Overall, Moncler has seen rising energy demand, but has also made strong and consistent progress in increasing its reliance on renewable energy—mitigating the environmental impact of its growing consumption.
In 2023, Moncler disclosed detailed information on the sources and generation technologies of the energy it consumed. This disclosure enables a clearer assessment of the Moncler's overall energy mix, its sourcing strategy, and its reliance on fossil fuels versus cleaner alternatives such as renewables and low-carbon technologies.
In 2023, Moncler's total energy consumption was primarily sourced from
In 2023, Moncler consumed energy from 4 different sources or generation technologies, indicating a highly concentrated energy mix, with Electricity (Unspecified Source) alone accounting for 77.46% of total consumption.
In 2023, Moncler reported total energy inflows of 157,100.4 Gigajoules, which corresponds to the company's full energy needs, including energy consumed, redistributed, sold, or stored.

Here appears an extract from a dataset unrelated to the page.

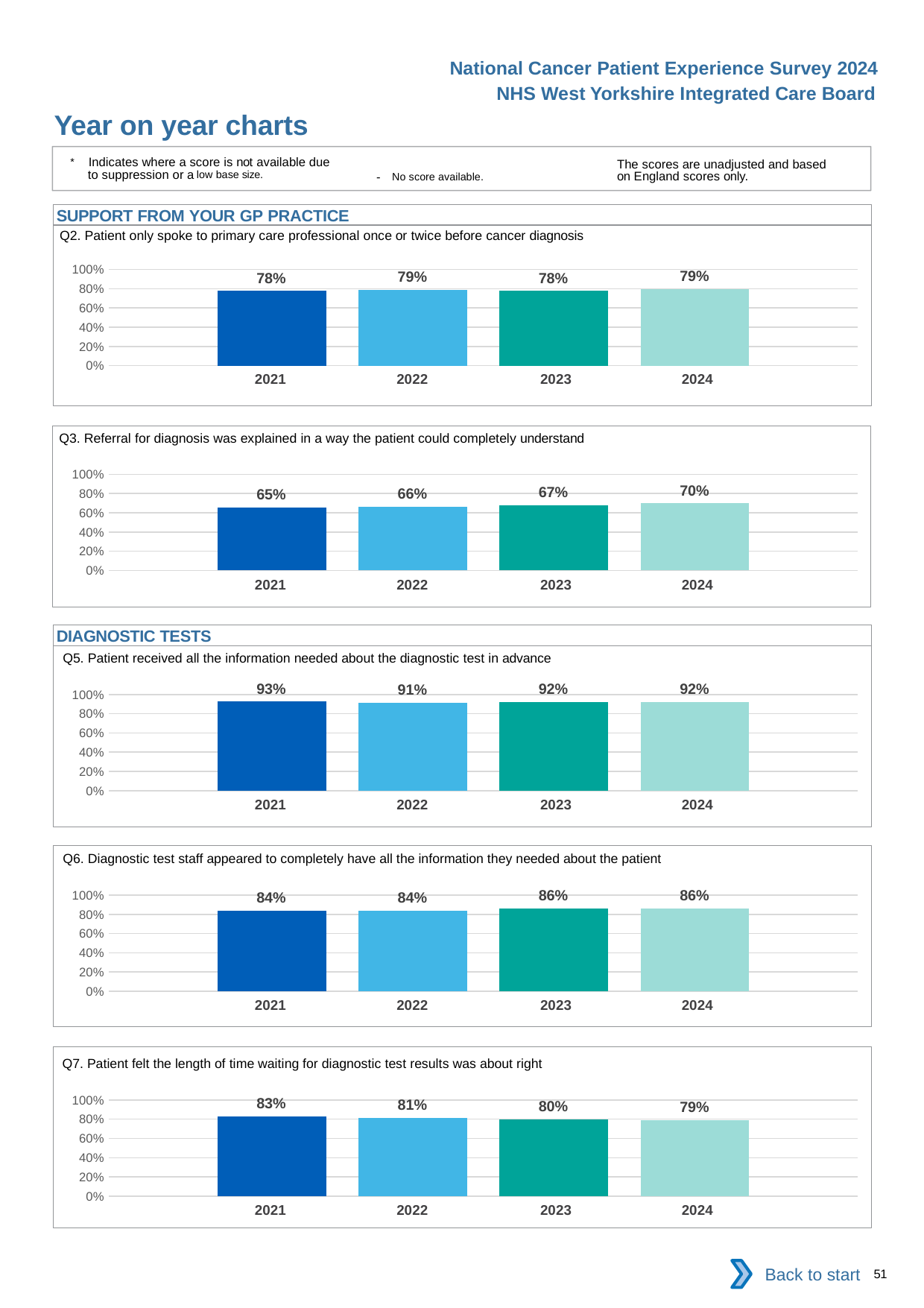
What kind of chart is the Q6 chart (diagnostic test staff appeared to completely have all the information they needed about the patient)? bar chart How many years are plotted in the Q2 chart (patient only spoke to primary care professional once or twice before cancer diagnosis)? 4 In the Q3 chart (referral for diagnosis was explained in a way the patient could completely understand), which year has the highest value? 2024 In the Q6 chart (diagnostic test staff appeared to completely have all the information they needed about the patient), what is the value for 2023? 86% In the Q7 chart (patient felt the length of time waiting for diagnostic test results was about right), what is the difference between the 2021 and 2023 values? 3 percentage points In the Q3 chart (referral for diagnosis was explained in a way the patient could completely understand), what is the difference between the 2024 and 2021 values? 5 percentage points In the Q7 chart (patient felt the length of time waiting for diagnostic test results was about right), which is larger, the 2021 value or the 2024 value? 2021 In the Q3 chart (referral for diagnosis was explained in a way the patient could completely understand), do the values rise or fall from 2021 to 2024? rise In the Q5 chart (patient received all the information needed about the diagnostic test in advance), what is the value for 2021? 93% In the Q5 chart (patient received all the information needed about the diagnostic test in advance), which year has the lowest value? 2022 In the Q7 chart (patient felt the length of time waiting for diagnostic test results was about right), do the values rise or fall from 2021 to 2024? fall In the Q2 chart (patient only spoke to primary care professional once or twice before cancer diagnosis), what is the value for 2022? 79%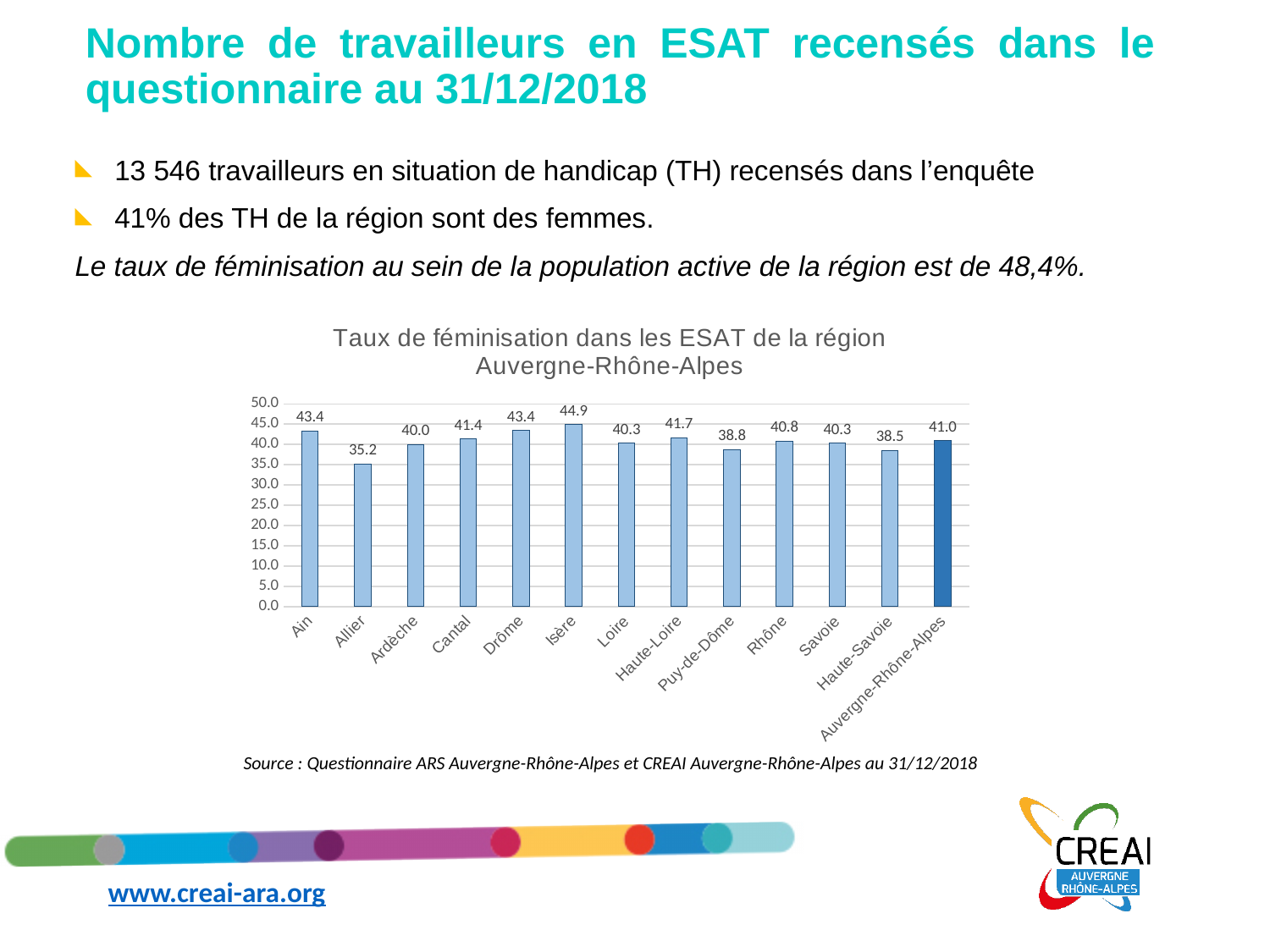
How many categories are shown on the x axis? 13 Which category has the lowest value? Allier What kind of chart is this? bar chart Which bar is shown in a darker blue than the others? Auvergne-Rhône-Alpes What is the difference between the values for Isère and Allier? 9.7 What is the value for Auvergne-Rhône-Alpes? 41.0 What is the value for Allier? 35.2 Which is larger, the value for Ain or the value for Puy-de-Dôme? Ain Which category has the highest value? Isère What is the title of the chart? Taux de féminisation dans les ESAT de la région Auvergne-Rhône-Alpes Is the value for Haute-Savoie greater or less than 40.0? less What is the value for Isère? 44.9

This energy inflow was composed of 154,760.4 Gigajoules purchased from external suppliers and 2,340 Gigajoules generated through internal production. This corresponds to a production share of 1.49%, reflecting a 78.03% percentage point increase from the previous year (2022) and a 144.43% percentage point increase since 2021.
Moncler has steadily improved its production share over the years, though the most recent figures show a leveling-off. This plateau may indicate that the company has reached a temporary equilibrium between produced and purchased energy, or is consolidating gains before pursuing further expansion.